> PROBLEM
Your task is to retype each line of the data below exactly.

• • • • • • •

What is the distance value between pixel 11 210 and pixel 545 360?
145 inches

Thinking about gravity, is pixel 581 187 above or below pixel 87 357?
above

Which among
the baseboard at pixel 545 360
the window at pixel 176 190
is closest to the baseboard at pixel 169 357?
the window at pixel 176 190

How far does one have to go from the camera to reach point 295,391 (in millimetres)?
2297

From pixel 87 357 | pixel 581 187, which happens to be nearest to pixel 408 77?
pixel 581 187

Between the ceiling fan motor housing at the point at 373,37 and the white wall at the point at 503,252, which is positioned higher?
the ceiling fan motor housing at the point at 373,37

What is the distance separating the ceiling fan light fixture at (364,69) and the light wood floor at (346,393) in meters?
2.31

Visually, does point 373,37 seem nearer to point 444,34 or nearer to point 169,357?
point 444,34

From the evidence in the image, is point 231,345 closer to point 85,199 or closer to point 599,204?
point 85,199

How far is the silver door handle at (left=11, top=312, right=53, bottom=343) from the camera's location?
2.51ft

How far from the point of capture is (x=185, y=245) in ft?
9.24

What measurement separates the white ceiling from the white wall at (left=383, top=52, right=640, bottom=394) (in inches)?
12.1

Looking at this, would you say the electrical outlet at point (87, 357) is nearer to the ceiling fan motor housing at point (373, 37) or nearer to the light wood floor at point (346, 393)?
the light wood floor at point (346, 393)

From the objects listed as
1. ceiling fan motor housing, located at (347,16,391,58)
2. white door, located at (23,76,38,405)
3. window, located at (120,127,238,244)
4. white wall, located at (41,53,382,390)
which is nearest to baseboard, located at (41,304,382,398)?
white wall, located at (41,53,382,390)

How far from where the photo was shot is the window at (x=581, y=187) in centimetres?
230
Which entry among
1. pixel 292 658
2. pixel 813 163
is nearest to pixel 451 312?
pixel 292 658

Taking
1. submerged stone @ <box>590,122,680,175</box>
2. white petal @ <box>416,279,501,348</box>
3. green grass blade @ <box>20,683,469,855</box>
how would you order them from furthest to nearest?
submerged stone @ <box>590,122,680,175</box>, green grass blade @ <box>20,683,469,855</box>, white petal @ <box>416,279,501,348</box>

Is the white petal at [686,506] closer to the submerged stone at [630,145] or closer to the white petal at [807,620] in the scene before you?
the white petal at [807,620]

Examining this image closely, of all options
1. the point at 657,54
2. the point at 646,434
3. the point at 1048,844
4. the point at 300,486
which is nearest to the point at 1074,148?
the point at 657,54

• • • • • • •

> TASK ANSWER
What is the distance value between pixel 11 210 and pixel 545 360?
145 inches

Thinking about gravity, is pixel 581 187 above or below pixel 87 357?
above

Which among
the baseboard at pixel 545 360
the window at pixel 176 190
is closest to the baseboard at pixel 169 357?
the window at pixel 176 190

How far does one have to go from the camera to reach point 295,391 (in millimetres)?
2297

From pixel 87 357 | pixel 581 187, which happens to be nearest to pixel 408 77?
pixel 581 187

Between the ceiling fan motor housing at the point at 373,37 and the white wall at the point at 503,252, which is positioned higher?
the ceiling fan motor housing at the point at 373,37

What is the distance separating the ceiling fan light fixture at (364,69) and the light wood floor at (346,393) in meters?
2.31

Visually, does point 373,37 seem nearer to point 444,34 or nearer to point 169,357?
point 444,34

From the evidence in the image, is point 231,345 closer to point 85,199 or closer to point 599,204?
point 85,199

How far is the silver door handle at (left=11, top=312, right=53, bottom=343) from the camera's location?
2.51ft

How far from the point of capture is (x=185, y=245) in ft?
9.24

What measurement separates the white ceiling from the white wall at (left=383, top=52, right=640, bottom=394) (in inches)?
12.1

Looking at this, would you say the electrical outlet at point (87, 357) is nearer to the ceiling fan motor housing at point (373, 37) or nearer to the light wood floor at point (346, 393)?
the light wood floor at point (346, 393)

From the objects listed as
1. ceiling fan motor housing, located at (347,16,391,58)
2. white door, located at (23,76,38,405)
3. window, located at (120,127,238,244)
4. white wall, located at (41,53,382,390)
which is nearest to baseboard, located at (41,304,382,398)?
white wall, located at (41,53,382,390)

How far from where the photo was shot is the window at (x=581, y=187) in centimetres?
230
Which entry among
1. pixel 292 658
2. pixel 813 163
is nearest to pixel 451 312?
pixel 292 658

Taking
1. submerged stone @ <box>590,122,680,175</box>
2. white petal @ <box>416,279,501,348</box>
3. green grass blade @ <box>20,683,469,855</box>
how would you order them from furthest to nearest?
submerged stone @ <box>590,122,680,175</box>, green grass blade @ <box>20,683,469,855</box>, white petal @ <box>416,279,501,348</box>

Is the white petal at [686,506] closer to the submerged stone at [630,145] or closer to the white petal at [807,620] in the scene before you?
the white petal at [807,620]

Examining this image closely, of all options
1. the point at 657,54
2. the point at 646,434
3. the point at 1048,844
4. the point at 300,486
which is nearest to the point at 1074,148?
the point at 657,54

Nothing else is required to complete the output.